The Income Tax Appellate Tribunal (ITAT) Mumbai bench held that the Arm’s Length Price of the Employee Stock Option Plan (ESOP) expenses could not be taken as “NIL” for determining transfer pricing.
The assessee, Booking.com India Support & Marketing Services Private Limited, after filing the return of income, had its case selected for scrutiny. During the assessment proceedings, the Assessing Officer noted that the assessee had entered into international transactions with its Associated Enterprises (AEs).
Accordingly, a reference was made to the TPO for the determination of the Arm’s-Length Price (ALP) of the international transactions. The TPO passed an order by determining the ALP of the ESOP expenses as ‘Nil’ using the Comparable Uncontrolled Price (CUP) Method. The assessee filed objections before the DRP against the aforesaid transfer pricing adjustment. However, the DRP declined to interfere and rejected the objections. Accordingly, the Assessing Officer passed the Final Assessment Order, making a transfer pricing addition of INR 24,97,737/-.
Aggrieved by the order, the assessee filed an appeal before the tribunal. During the proceedings, the tribunal observed that the Booking.com group’s ultimate holding company, Booking Holdings Inc., had established equity compensation plans, as incentives and rewards to entice employees and executives to contribute to the group’s long-term success.
Furthermore, in the books of accounts, INR 73,71,854 was recorded as having accrued as ESOP expenses in relation to the charge for RSUs, of which INR 47,18,775 corresponded to unvested grant charges. As a result, it was seen that the amount was disallowed in the return of income. Then deduction was claimed for the balance amount of INR 26,53,078/- remitted to the AEs during the relevant previous year.
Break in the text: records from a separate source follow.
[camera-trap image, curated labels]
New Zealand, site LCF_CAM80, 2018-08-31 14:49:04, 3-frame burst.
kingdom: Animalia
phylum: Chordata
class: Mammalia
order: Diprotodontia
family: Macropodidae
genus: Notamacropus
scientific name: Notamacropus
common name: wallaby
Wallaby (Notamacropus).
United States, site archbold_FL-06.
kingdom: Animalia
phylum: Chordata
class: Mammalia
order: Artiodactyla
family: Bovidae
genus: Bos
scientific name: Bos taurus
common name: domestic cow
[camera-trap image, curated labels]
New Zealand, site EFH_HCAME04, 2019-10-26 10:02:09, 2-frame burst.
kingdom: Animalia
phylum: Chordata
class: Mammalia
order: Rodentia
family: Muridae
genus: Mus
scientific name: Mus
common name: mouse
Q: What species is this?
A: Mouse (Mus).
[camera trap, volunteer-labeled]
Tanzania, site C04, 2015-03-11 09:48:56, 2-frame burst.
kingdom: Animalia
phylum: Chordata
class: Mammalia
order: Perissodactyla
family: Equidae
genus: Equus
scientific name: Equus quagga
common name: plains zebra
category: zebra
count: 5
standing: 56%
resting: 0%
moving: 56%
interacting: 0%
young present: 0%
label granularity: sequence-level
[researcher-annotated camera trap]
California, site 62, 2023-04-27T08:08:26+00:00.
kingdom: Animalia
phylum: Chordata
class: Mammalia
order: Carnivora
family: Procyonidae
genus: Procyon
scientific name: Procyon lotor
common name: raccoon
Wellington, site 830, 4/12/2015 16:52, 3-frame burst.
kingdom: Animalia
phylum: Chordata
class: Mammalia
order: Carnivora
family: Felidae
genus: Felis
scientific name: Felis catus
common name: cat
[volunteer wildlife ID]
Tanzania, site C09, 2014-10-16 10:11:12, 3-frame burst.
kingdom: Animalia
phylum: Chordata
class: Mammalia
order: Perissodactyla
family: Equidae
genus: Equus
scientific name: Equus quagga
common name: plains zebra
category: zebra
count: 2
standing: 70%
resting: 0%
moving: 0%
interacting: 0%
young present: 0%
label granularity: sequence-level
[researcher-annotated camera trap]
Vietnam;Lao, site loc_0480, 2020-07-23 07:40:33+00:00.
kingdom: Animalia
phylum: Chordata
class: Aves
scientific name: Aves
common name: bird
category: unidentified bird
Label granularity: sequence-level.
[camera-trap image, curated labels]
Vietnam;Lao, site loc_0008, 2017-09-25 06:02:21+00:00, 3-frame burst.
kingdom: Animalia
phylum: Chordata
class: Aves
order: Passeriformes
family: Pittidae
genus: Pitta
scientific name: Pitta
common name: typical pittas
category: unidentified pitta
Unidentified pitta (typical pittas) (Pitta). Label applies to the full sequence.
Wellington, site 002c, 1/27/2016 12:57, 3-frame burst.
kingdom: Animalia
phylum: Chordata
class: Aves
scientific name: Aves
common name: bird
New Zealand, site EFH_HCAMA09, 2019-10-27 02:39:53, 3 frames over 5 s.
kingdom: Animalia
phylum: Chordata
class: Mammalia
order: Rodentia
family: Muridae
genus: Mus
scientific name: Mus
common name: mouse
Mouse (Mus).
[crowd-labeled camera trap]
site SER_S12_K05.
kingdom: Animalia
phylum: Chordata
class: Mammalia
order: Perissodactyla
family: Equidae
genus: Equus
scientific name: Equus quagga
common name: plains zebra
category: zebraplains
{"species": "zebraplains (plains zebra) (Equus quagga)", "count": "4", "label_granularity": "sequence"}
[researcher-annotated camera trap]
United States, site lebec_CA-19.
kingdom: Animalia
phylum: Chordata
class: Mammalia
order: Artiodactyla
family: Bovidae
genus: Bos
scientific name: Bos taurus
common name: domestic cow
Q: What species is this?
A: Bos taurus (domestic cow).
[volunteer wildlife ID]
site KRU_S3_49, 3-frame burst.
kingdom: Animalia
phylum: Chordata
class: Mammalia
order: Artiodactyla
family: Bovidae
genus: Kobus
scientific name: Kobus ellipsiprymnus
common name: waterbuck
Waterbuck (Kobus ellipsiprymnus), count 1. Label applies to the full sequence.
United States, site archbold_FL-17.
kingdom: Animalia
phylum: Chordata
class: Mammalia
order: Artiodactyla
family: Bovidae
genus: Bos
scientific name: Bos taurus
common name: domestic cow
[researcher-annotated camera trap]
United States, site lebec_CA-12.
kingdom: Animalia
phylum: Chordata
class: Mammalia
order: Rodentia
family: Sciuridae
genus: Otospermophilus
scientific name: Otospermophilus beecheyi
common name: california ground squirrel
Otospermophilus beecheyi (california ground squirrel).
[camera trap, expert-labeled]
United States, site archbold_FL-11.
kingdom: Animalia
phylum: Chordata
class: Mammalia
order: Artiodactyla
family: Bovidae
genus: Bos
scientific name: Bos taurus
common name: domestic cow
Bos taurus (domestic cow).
Moreover, the ESOP expenses so remitted to the AE were debited to the profit and loss account as part of employee benefit expenses and treated as part of operating cost. The ESOP expenditures of INR 26,53,078 were recovered by the assessee as remuneration for services together with a margin of 5% thereon, since the assessee was paid at cost plus a markup of 5%.
It was also found that the TPO determined the ALP of ESOP Expenses at ‘Nil’ without appreciating that the assessee had been invoiced for the cost of ESOP expenses. Hence, the bench concluded that the Assessing Officer and the TPO had failed to appreciate that the expenses for which a deduction has been claimed by the assessee pertain to RSUs granted in 2015 and exercised in the FY 2017-18.
Furthermore, it provided Employee Stock Option Plans (ESOPs) in the form of Restricted Stock Units (RSUs) and Performance Share Units (PSUs) to those eligible under the equity compensation plan for its group entity. After considering the facts submitted and circumstances, the two-member bench of S. Rifaur Rahman (Accountant Member) and Rahul Chaudhary (Judicial Member) held that the ALP of the ESOP Expenses cannot be taken as ‘Nil’.
Ajit Kumar Jain appeared for the assessee and Ajit Pal Singh Daia appeared for the revenue.